STORED ROWS:
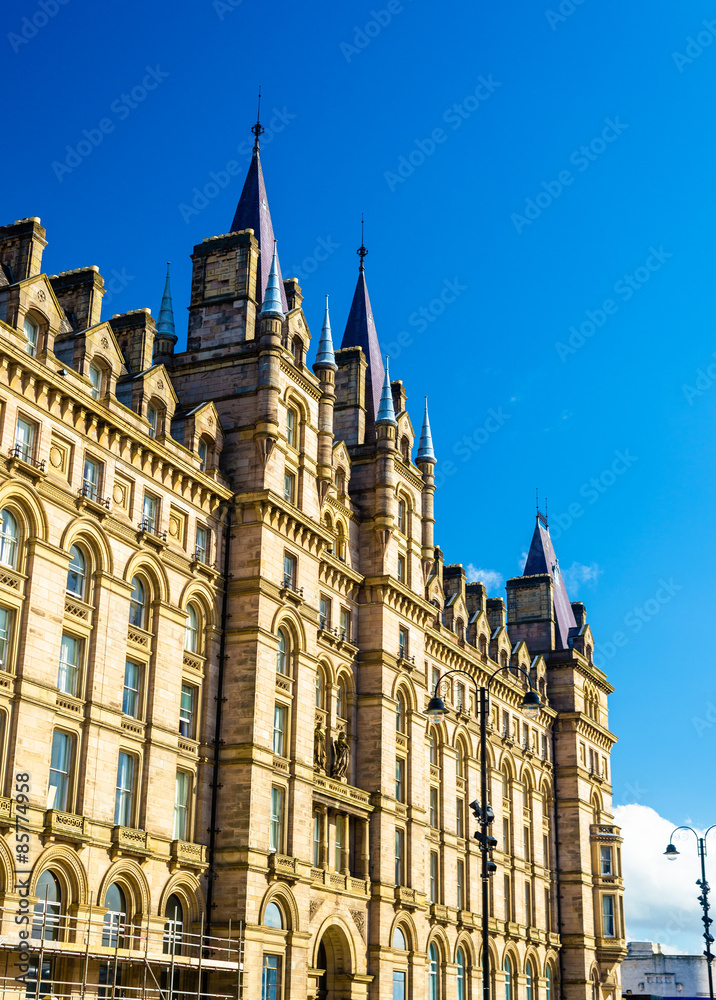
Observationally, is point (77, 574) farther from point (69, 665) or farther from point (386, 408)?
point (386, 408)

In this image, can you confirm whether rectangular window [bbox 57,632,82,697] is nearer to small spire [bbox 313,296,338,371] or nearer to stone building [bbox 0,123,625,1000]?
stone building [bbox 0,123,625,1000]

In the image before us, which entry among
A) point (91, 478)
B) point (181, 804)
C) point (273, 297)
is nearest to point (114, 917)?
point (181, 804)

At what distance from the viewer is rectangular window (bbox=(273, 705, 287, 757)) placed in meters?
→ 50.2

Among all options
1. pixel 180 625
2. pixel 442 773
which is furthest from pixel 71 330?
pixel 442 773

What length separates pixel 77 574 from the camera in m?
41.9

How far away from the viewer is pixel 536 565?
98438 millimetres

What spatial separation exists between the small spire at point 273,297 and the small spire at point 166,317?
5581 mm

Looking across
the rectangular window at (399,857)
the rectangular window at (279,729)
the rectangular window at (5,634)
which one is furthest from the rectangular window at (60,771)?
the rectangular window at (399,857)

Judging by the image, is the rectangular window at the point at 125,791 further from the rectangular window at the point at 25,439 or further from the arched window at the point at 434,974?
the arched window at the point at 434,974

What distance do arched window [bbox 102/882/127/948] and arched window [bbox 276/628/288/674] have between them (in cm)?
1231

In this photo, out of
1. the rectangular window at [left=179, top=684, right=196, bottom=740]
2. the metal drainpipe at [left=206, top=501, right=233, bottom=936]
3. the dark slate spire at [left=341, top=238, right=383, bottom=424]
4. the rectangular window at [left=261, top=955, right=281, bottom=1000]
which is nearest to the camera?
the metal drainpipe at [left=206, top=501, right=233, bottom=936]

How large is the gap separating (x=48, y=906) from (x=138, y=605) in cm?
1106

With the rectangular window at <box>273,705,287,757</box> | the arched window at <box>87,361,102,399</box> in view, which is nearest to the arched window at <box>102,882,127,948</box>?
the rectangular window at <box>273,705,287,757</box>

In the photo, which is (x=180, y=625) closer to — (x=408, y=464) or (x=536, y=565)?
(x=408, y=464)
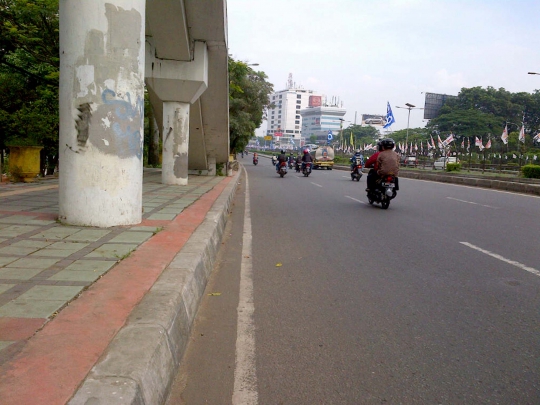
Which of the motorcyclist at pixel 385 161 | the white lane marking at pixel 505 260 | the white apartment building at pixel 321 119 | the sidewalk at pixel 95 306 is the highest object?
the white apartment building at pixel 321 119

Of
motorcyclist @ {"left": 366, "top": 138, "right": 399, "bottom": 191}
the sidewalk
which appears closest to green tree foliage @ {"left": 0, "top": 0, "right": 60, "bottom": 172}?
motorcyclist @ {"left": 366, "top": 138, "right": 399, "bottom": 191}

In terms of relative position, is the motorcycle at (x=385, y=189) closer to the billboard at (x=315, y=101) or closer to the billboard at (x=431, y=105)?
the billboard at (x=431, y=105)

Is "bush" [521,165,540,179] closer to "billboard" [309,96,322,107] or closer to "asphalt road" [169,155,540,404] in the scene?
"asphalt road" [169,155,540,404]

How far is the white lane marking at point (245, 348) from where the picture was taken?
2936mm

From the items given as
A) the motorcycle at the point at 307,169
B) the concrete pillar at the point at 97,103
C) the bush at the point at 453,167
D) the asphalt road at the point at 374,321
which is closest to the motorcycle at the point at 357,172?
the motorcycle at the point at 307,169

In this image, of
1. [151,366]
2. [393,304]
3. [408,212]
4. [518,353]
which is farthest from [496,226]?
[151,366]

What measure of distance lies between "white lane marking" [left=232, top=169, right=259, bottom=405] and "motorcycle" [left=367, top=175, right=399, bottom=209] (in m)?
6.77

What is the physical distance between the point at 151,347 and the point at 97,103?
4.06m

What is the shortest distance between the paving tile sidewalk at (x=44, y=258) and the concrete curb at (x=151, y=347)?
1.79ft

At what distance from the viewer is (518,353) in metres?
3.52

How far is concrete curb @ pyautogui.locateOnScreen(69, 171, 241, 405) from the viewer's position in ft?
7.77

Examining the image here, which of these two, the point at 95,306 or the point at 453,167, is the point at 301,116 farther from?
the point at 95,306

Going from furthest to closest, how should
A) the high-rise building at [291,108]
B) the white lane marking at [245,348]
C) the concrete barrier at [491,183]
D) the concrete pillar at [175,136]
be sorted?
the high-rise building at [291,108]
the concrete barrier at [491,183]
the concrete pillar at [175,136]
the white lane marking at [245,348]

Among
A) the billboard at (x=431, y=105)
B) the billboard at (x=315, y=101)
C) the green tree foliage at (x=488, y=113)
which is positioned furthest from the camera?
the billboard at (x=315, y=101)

...

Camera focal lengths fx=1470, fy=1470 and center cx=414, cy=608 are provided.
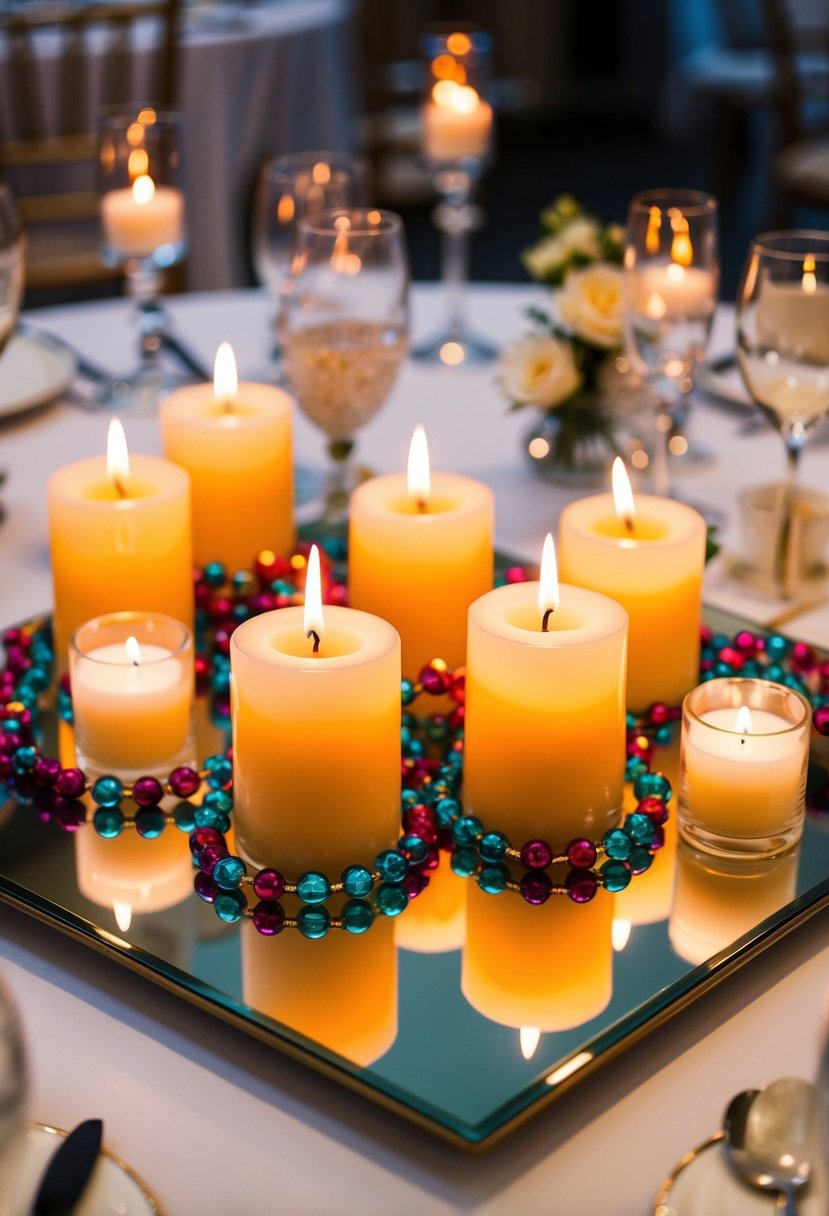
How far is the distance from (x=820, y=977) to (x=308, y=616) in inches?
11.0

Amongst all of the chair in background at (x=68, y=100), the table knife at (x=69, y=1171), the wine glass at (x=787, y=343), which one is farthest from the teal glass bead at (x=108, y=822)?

...

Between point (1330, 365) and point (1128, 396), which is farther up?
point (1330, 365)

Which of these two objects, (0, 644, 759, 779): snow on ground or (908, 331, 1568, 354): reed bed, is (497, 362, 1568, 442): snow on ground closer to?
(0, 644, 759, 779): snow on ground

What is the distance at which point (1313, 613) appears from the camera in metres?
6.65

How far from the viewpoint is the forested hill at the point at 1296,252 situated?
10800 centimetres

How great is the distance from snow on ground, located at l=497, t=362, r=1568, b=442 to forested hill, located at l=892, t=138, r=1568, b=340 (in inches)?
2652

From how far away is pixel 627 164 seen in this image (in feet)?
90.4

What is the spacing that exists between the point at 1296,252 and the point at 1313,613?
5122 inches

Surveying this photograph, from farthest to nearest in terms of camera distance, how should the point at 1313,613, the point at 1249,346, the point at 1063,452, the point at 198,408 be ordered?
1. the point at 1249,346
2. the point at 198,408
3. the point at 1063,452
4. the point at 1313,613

PROBLEM TO SOLVE:
Copy word for word the lines running from the one containing "Surveying this photograph, from" through the one containing "4. the point at 1313,613", with both of those lines included.

WRITTEN RESPONSE:
Surveying this photograph, from farthest to nearest in terms of camera distance, how should the point at 1313,613, the point at 1249,346, the point at 1063,452, the point at 198,408 be ordered?
1. the point at 1249,346
2. the point at 198,408
3. the point at 1063,452
4. the point at 1313,613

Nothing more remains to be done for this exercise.